Stories have been written of his profligacy in front of the goal. Epitaphs in remembrance of his goalscoring knack have been produced aplenty. Liverpool fans derive extreme pleasure in taking a swipe at Torres after every match when he fails to score a goal.

The statistics may point towards  a sharp fall from grace for a world-class striker who had, at one point, had the football world singing praises in his honour.  He is suffering from a lack of confidence in front of goal, and the immensely-talented Spaniard seems to be going through what might be one of the most famous goal droughts  in football history (briefly punctuated by a smattering of goals here and there).

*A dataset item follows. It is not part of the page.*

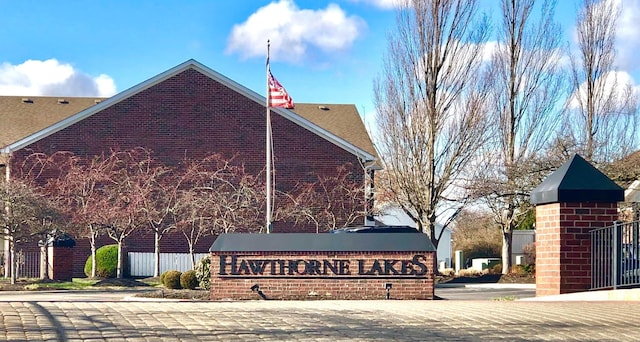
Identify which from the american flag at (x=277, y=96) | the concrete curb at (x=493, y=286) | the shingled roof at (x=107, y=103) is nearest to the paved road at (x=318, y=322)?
the american flag at (x=277, y=96)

But the recent game against Benfica showcased a Spaniard who has reinvented himself,one who had sacrificed his predatory touch for a touch of finesse and creativity.

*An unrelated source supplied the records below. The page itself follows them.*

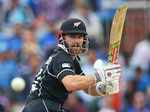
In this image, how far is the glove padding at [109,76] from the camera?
590cm

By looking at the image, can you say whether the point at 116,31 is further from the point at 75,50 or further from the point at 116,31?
the point at 75,50

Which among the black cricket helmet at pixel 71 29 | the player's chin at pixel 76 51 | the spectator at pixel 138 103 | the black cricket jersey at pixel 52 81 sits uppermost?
the black cricket helmet at pixel 71 29

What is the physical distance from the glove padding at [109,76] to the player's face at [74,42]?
1.11 ft

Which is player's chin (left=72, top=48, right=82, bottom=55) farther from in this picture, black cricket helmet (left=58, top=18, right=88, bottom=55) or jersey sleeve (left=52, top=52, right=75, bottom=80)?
jersey sleeve (left=52, top=52, right=75, bottom=80)

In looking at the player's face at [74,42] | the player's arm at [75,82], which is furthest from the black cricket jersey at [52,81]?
the player's arm at [75,82]

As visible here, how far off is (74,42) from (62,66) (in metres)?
0.41

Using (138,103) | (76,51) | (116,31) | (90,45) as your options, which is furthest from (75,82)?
(90,45)

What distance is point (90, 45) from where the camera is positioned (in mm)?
11117

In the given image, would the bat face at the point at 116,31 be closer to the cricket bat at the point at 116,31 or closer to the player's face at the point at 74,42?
the cricket bat at the point at 116,31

He is aware of his dip in confidence in front of goal. Hence he has adapted his game and changed it into a swashbuckling creative playmaking style. It is a mix of the flamboyancy of a striker, and the creativity of a playmaker. Torres has  dropped deep, allowing Ramires and Kalou to drift forward into the box, while he dribbles past defenders with amazing skill and puts in crosses of which a winger would be proud of.

His assist for Kalou in the build-up to the winning goal against Benfica last night was sheer class. He got away from a Benfica defender, then dribbled all the way to the 12-yard area, where he laid a delicate chipped ball past two defenders, to which Kalou applied the required finish. Throughout the match, he was a joy to watch. His speed, coupled with scary dribbles and pin-point passes posed serious problems to the Benfica defence who were struggling to match up with Torres. His link-up play with Mata was excellent, and was heavily involved in many counter-attacks, most of which came to nought because of some interception or other.

One of the finest examples of his creative spark being awakened was against Manchester United. He might have borne the shame of missing a open goal in the previous fixture, but this time, he was simply superb. He linked up the midfielders and forwards expertly, creating space for himself and running through channels to whip in delicious crosses. His sublime cross to Mata  for the second goal in the reverse fixture spoke volumes of a man who had been heavily criticized for his ineptitude to score in a Blue jersey. He showed that lost as he may be when it comes to goals, he has reinvented himself into a key attacking source for the Blues in terms of  sheer pace and creativity. Indeed, statistics point out that Torres has been far more involved in attacking play for Chelsea than he did for Liverpool.

So the next time Fernando Torres does not score, please do not be surprised. He might have increased his number of assists, or might have been involved in the build-up to the goals. Genius never dries up, it only transforms into wisdom and creativity.